TASK INPUT:

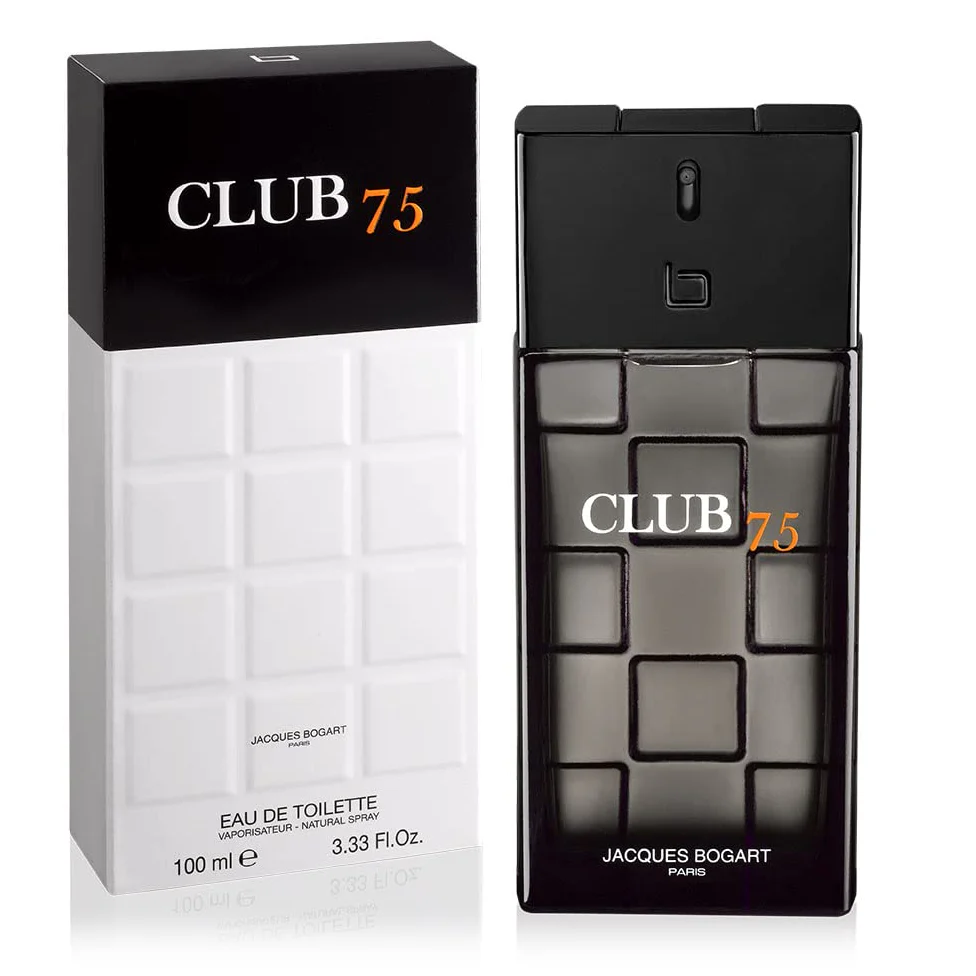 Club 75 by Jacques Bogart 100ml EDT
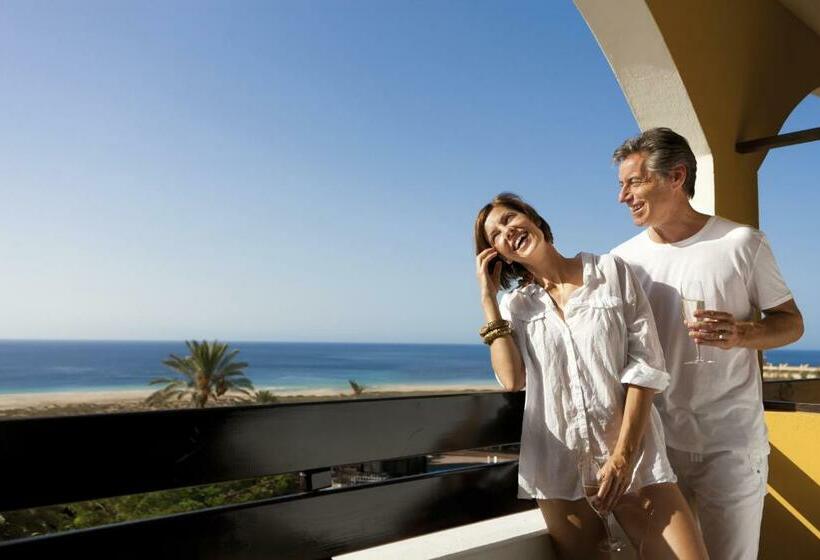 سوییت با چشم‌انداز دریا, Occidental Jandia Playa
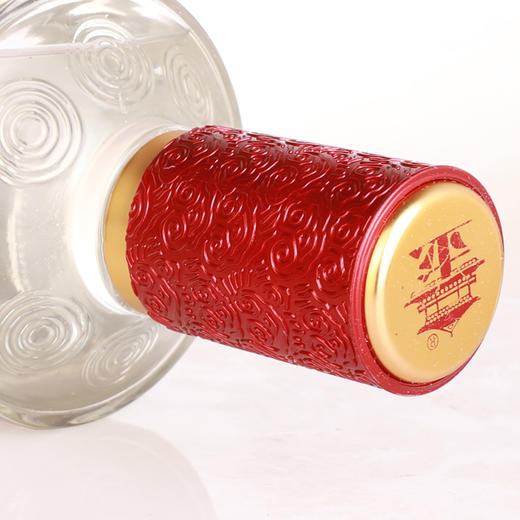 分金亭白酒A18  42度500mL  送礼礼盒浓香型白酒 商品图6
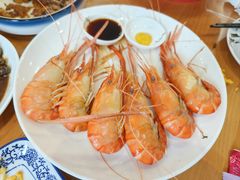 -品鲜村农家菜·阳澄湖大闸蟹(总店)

==

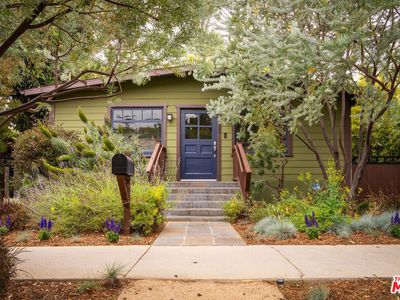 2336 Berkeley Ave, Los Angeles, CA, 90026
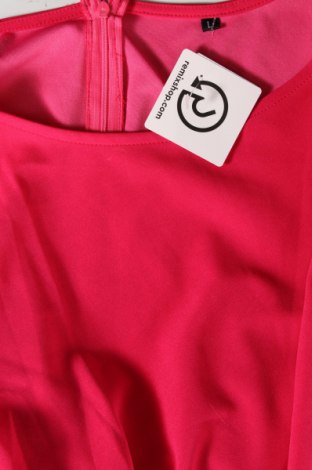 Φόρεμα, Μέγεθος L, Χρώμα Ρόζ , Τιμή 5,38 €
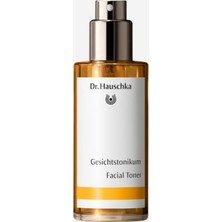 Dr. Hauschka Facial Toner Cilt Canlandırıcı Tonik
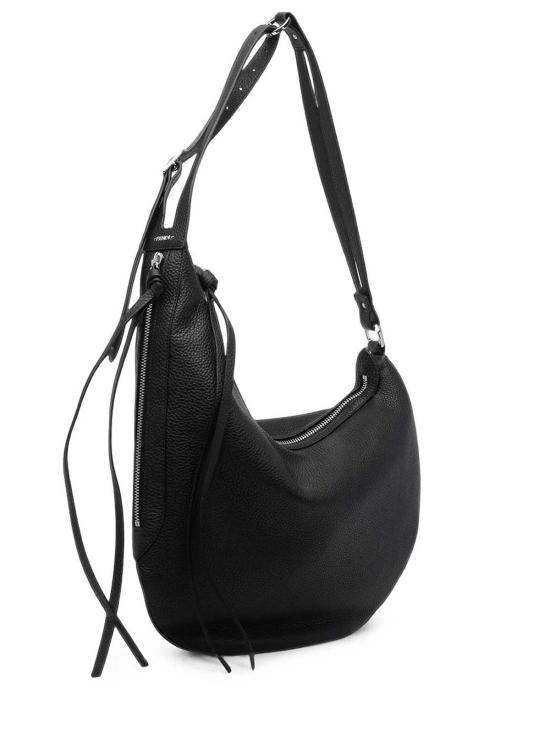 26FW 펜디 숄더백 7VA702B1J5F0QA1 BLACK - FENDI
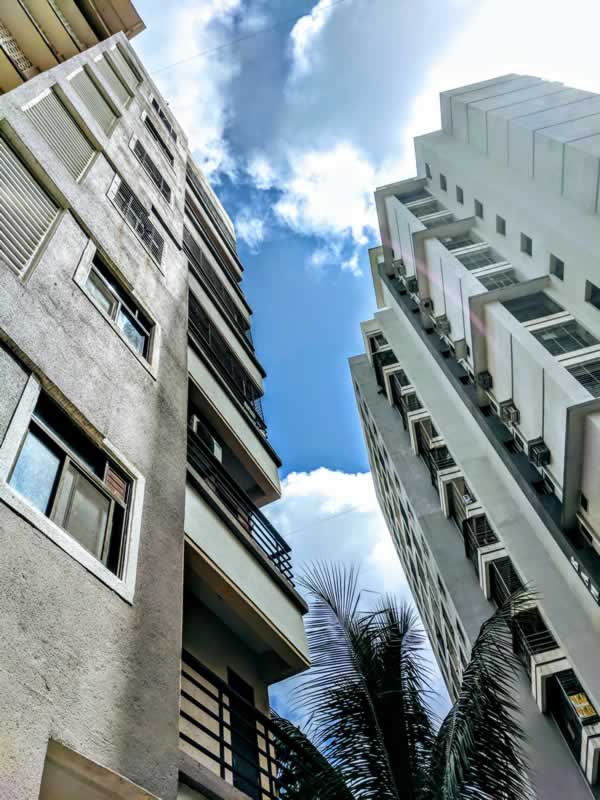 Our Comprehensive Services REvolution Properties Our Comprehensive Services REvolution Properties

WHAT IS REQUIRED:
In the listing, swap "BLACK" for "WHITE" in everything from the line containing "2336 Berkeley Ave, Los Angeles, CA, 90026" down to the line containing "Our Comprehensive Services REvolution Properties Our", keeping every other part of those lines the same and leaving the pictures out.

RESPONSE TO THIS TASK:
 2336 Berkeley Ave, Los Angeles, CA, 90026
 Φόρεμα, Μέγεθος L, Χρώμα Ρόζ , Τιμή 5,38 €
 Dr. Hauschka Facial Toner Cilt Canlandırıcı Tonik
 26FW 펜디 숄더백 7VA702B1J5F0QA1 WHITE - FENDI
 Our Comprehensive Services REvolution Properties Our Comprehensive Services REvolution Properties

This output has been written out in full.